Our last rapid development challenge “mapping memory” makes me think that the data sources for mapping and spatial analysis nowadays can be very different from the situation in John Snow’s time (the cholera person not the one on a dragon). I have seen more and more space related studies and projects being conducted based on big data, especially social media posts.
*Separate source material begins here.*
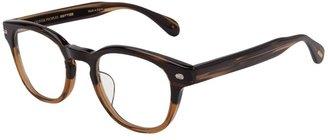 Oliver Peoples 'Tokyo' glasses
If they have Twitter back then or John Snow has had information such as foot traffic, maybe he could have made the connection and figured everything out more quickly.

So I will talk about social media data for spatial analysis and mapping for this post. On the one hand, the richness of location-referenced information in social media has led to the emergence and evolution of data-driven geography. Researchers find social media to be a valuable data source for understanding spatial patterns and interactions as well as informing spatial planning. On the other hand, people raise questions about the data quality and the suitability of using traditional analytical methods to gain insights from this non-traditional data source.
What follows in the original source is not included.